De canapé en chambre d’amis

La vie de canapé en chambre d’amis a pourtant ses limites. Fabrice Labrie, intervenant au CRÉAM, à Baie-Comeau, le sait bien. À la suite de ses études, son travail de photographe ne lui permettait plus de joindre les deux bouts.

« À un moment donné, je me suis ramassé à six heures semaine. À un moment donné, ça a fini avec cette blonde-là. OK, qu’est-ce que je fais? J’ai six heures semaine. Je ne peux pas déménager nulle part. Alors je me suis ramassé chez des amis. C’est bien le fun de se faire réveiller par des enfants tous les matins. Sauf que dormir dans un salon qui n’est pas chez vous, ce n’est pas pareil.

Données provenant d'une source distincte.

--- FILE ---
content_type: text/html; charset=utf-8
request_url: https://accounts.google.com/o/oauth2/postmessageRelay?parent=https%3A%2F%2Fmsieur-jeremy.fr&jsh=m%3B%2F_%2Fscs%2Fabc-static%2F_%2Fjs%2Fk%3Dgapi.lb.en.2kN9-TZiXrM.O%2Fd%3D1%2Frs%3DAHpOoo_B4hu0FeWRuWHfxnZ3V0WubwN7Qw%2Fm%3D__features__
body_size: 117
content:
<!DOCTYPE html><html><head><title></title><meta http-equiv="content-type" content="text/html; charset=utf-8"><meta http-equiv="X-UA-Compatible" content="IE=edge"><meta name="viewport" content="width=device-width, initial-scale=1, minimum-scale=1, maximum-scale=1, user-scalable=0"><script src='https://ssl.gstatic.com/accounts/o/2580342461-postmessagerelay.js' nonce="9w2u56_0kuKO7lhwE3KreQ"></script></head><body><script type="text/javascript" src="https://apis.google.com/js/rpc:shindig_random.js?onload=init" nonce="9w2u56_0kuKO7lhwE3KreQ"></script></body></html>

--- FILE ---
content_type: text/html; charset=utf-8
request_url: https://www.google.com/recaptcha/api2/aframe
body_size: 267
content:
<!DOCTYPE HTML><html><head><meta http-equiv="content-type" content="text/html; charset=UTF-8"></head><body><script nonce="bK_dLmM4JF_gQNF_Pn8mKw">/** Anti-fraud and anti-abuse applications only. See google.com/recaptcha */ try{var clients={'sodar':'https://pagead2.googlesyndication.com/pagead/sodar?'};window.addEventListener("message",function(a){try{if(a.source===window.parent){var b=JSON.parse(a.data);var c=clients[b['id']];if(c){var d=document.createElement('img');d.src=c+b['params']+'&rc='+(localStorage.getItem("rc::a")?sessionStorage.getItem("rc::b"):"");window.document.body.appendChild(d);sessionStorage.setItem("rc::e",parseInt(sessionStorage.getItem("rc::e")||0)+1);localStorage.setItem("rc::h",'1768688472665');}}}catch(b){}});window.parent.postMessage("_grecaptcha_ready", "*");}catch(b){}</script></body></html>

Ça a une limite, cette affaire-là, parce qu’eux autres ne sont pas plus riches que moi. »

Les personnes en situation d’itinérance qui ont un réseau social moins développé ou qui ne veulent tout simplement pas demander de l’aide à leurs proches risquent plus rapidement de se retrouver dans la rue.

« À Montréal, il y a des spots 24 heures où tu peux aller te réchauffer. Ici, juste à réfléchir à une place qui est chaude, qui est [ouverte] 24 heures, où tu peux rester quand même assez longtemps pour survivre, eh bien, il n’y en a pas tant que ça. »

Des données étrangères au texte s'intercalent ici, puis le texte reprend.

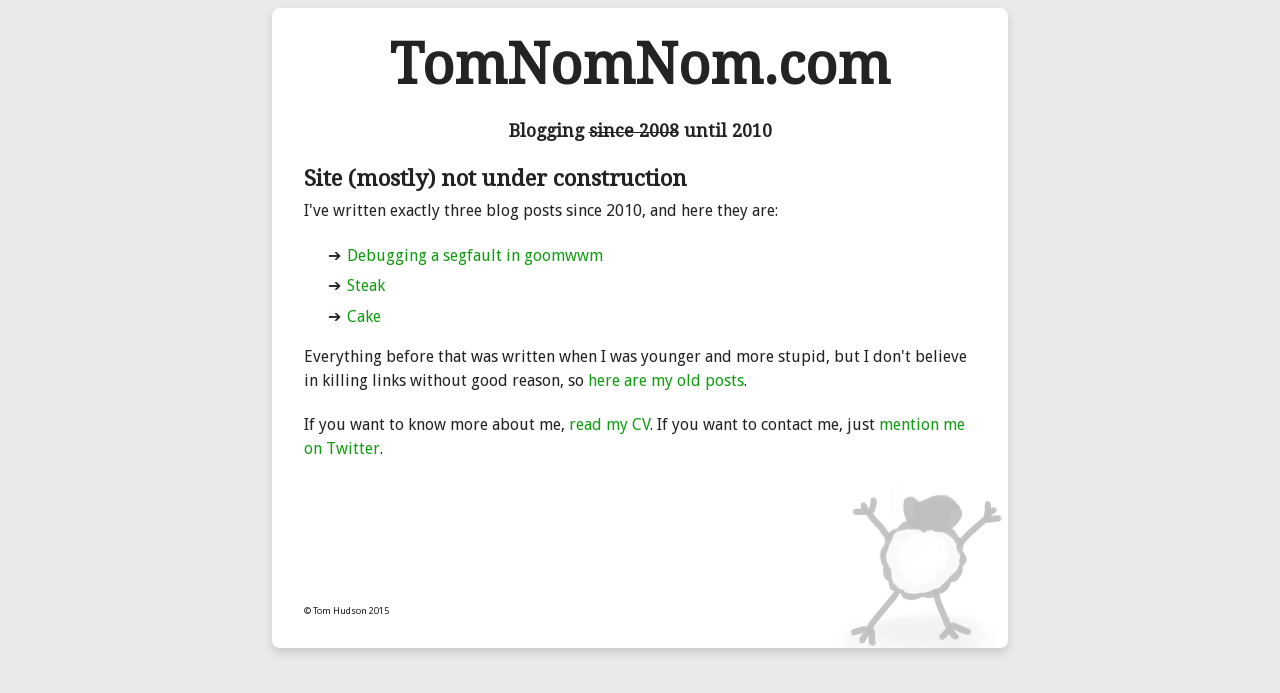

--- FILE ---
content_type: text/html; charset=utf-8
request_url: https://tomnomnom.com/
body_size: 1159
content:
<!doctype html>
<html lang="en">
  <head>
    <title>Tom Hudson's blog - TomNomNom.com</title>
    <meta http-equiv="Content-Type" content="text/html; charset=utf-8" />
    <meta name="viewport" content="width=device-width, initial-scale=1, maximum-scale=1">
    <meta name="theme-color" content="#119C11">
    <link rel="icon" sizes="64x64" href="/favicon.ico" type="image/x-icon">
    <link href="//fonts.googleapis.com/css?family=Droid+Serif|Droid+Sans|Droid+Sans+Mono" rel="stylesheet" type="text/css">
    <link href="/styles/main.css" rel="stylesheet" type="text/css"/>
    <link href="/styles/code-dark.css" rel="stylesheet" type="text/css"/>
    <script src="/scripts/test.js"></script>
  </head>
  <body>
    <header>
      <h1><a href="/">TomNomNom.com</a></h1>
      <h2>Blogging <strike>since 2008</strike> until 2010</h2>
    </header>

    <section class="main">
      <h1>Site (mostly) not under construction</h1>

<p>I've written exactly three blog posts since 2010, and here they are:</p>

<ul>
<li><a href="/posts/debugging-a-segfault-in-goomwwm">Debugging a segfault in goomwwm</a></li>
<li><a href="/posts/steak">Steak</a></li>
<li><a href="/posts/cake">Cake</a></li>
</ul>

<p>Everything before that was written when I was younger and more stupid, but I don't
believe in killing links without good reason, so <a href="/posts/archive">here are my old posts</a>.</p>

<p>If you want to know more about me, <a href="http://tomhudson.co.uk">read my CV</a>.
If you want to contact me, just <a href="https://twitter.com/TomNomNom">mention me on Twitter</a>.</p>
    </section>

    <footer>
      &copy; Tom Hudson 2015
    </footer>
  <script defer src="https://static.cloudflareinsights.com/beacon.min.js/vcd15cbe7772f49c399c6a5babf22c1241717689176015" integrity="sha512-ZpsOmlRQV6y907TI0dKBHq9Md29nnaEIPlkf84rnaERnq6zvWvPUqr2ft8M1aS28oN72PdrCzSjY4U6VaAw1EQ==" data-cf-beacon='{"version":"2024.11.0","token":"efdd72ac9da0482a956501fd77982b86","r":1,"server_timing":{"name":{"cfCacheStatus":true,"cfEdge":true,"cfExtPri":true,"cfL4":true,"cfOrigin":true,"cfSpeedBrain":true},"location_startswith":null}}' crossorigin="anonymous"></script>
</body>

      <script type="text/javascript">
      var _gaq = _gaq || [];
      _gaq.push(['_setAccount', 'UA-22278243-3']);
      _gaq.push(['_trackPageview']);

      (function() {
        var ga = document.createElement('script'); ga.type = 'text/javascript'; ga.async = true;
        ga.src = ('https:' == document.location.protocol ? 'https://ssl' : 'http://www') + '.google-analytics.com/ga.js';
        var s = document.getElementsByTagName('script')[0]; s.parentNode.insertBefore(ga, s);
      })();
    </script>
  </html>


--- FILE ---
content_type: text/css
request_url: https://tomnomnom.com/styles/main.css
body_size: 398
content:
html {
  padding: 0;
  margin: 0;
  background-color: #EAEAEA;
  color: #232323;
}

body {
  font-weight: 400;
  font-family: 'Droid Sans', sans-serif;
  vertical-align: baseline;
  font-size: 16px;
  max-width: 42rem;
  padding: 2rem;
  padding-top: 0.5rem;

  margin-left: auto;
  margin-right: auto;
  background-color: #FFFFFF;

  border-radius: 0.5em;

  background-image: url('/images/sheep.png');
  background-repeat: no-repeat;
  background-position: bottom right;

  box-shadow: 0px 5px 10px #CACACA;
}

h1, h2, h3 {
  font-family: 'Droid Serif', serif;
  margin: 0;
}

p {
  line-height: 1.5em;
  margin: 0;
  margin-bottom: 1.3em;
}

a {
  color: #119C11;
  text-decoration: none;
}
a:hover {
  text-decoration: underline;
}
a:visited {
  color: #5DA35D;
}

::selection {
  color: #EFEFEF;
  background: #119C11; 
}
::-moz-selection {
  color: #EFEFEF;
  background: #119C11;
}

h1 a,
h1 a:visited {
  color: #232323;
}

header { 
  text-align: center; 
  margin: 1rem;
}
header h1 { font-size: 3.5em; }
header h2 { font-size: 1.1em; }
header { margin-bottom: 1.5em; }

h1 { 
  font-size: 1.4em; 
  margin-bottom: 0.5rem;
}
h2 { 
  font-size: 1.1em; 
  margin-bottom: 0.5rem;
  margin-top: 1.5rem;
}

hr {
  margin-top: 0;
  margin-bottom: 1.5em;
  width: 66%;
  background-color: none;
  height: 1px;
  border: none;
  border-bottom: 1px dotted #666666;
}

.postTime {
  margin-top: 3em;
  font-size: 0.6em;
}

footer {
  display: block;
  margin-top: 15em;
  font-size: 0.6em; 
}

abbr {
  border-bottom: 1px dotted #666666;
}

ul {
  line-height: 1.5em;
  list-style: none;
  padding-left: 1.5rem;
}
ol {
  line-height: 1.5em;
}
ul li:before {
  content: '\2794';
  margin-right: 0.4rem;
}
li {
  margin-top: 0.4rem;
}

@media all and (max-width: 600px) {
  header h1 {
    font-size: 2em;
  }
  header h2 {
    font-size: 1em;
  }

  section.info h1 {
    font-size: 1.4em;
  }
}

blockquote {
  font-family: 'Droid Serif', serif;
  font-style: italic;
  color: #777777;
  font-size: 1.2em;
  border-left: 3px solid #DDDDDD;
  padding-left: 1em;
}

img {
  display: block;
  margin-left: auto;
  margin-right: auto;
  width: 90%;
  border: 1px solid #777777;
}


--- FILE ---
content_type: text/css
request_url: https://tomnomnom.com/styles/code-dark.css
body_size: 91
content:
code { 
  font-family: 'Droid Sans Mono', monospace;
  background-color: #232323; 
  color: #D78787;
  display: block; 
  padding: 1em;
  border-radius: 0.5em;
  font-size: 0.8em;
  white-space: wrap;
  overflow: auto;
  margin-bottom: 1.5em;
}

p code, li code {
  display: inline;
  color: #222222;
  font-size: inherit;
  padding-top: 1px;
  padding-bottom: 1px;
  padding-left: 3px;
  padding-right: 3px;
  background-color: #EAEAEA;
  border-radius: 3px;
}

.phps-t-open-tag {color: #D78787;}

.phps-t-if,
.phps-t-exit,
.phps-t-while,
.phps-t-isset,
.phps-t-exclaim,
.phps-t-foreach,
.phps-t-return,
.phps-t-double-arrow,
.phps-t-as,
.phps-t-else,
.phps-t-list,
.phps-t-array
	{color: #87AFD7;}

.phps-t-variable
	{color: #AFAFD7;}

.phps-t-string
	{color: #D7AFD7;}

.phps-t-lnumber
	{color: #D7AF87;}

.phps-t-encapsed-and-whitespace,
.phps-t-constant-encapsed-string
	{color: #FFFFAF;}

.phps-t-echo,
.phps-t-function,
.phps-t-use
	{color: #AFD787;}

.phps-t-inline-html
	{color: #D0D0D0;}

.phps-t-comment,
.phps-t-doc-comment
	{color: #808080}


--- FILE ---
content_type: application/javascript
request_url: https://tomnomnom.com/scripts/test.js
body_size: -304
content:
console.log("hello")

Si un policier aperçoit une personne dans une telle situation, il la conduira dans l’un des divers centres de crise de la région.

Les ressources

Maisons d’accueil pour hommes ou pour femmes et leurs enfants, hébergement de crise : voici le nombre de places disponibles, toutes catégories d’hébergement temporaire confondues, pour une nuit seulement, dans chaque municipalité de la Côte-Nord. Cela ne signifie pas que les organismes ont assez d’employés pour encadrer autant de personnes à court, moyen ou long terme. Il arrive rarement que les villes n'aient plus aucune place disponible.

Cette carte indique le nombre total de places autorisées par le CISSS de la Côte-Nord en ressources d’hébergement de première ligne de toutes sortes dans les municipalités qui en offrent.

Le financement critiqué

D’après la Table régionale des organismes communautaires de la Côte-Nord, les ressources d’hébergement temporaire manquent de financement.

D’après Pierre-André Tremblay, professeur de sociologie à l’Université du Québec à Chicoutimi, cela s’explique par le fait que le CISSS de la Côte-Nord leur délègue de plus en plus de responsabilités sans augmenter leur financement en conséquence.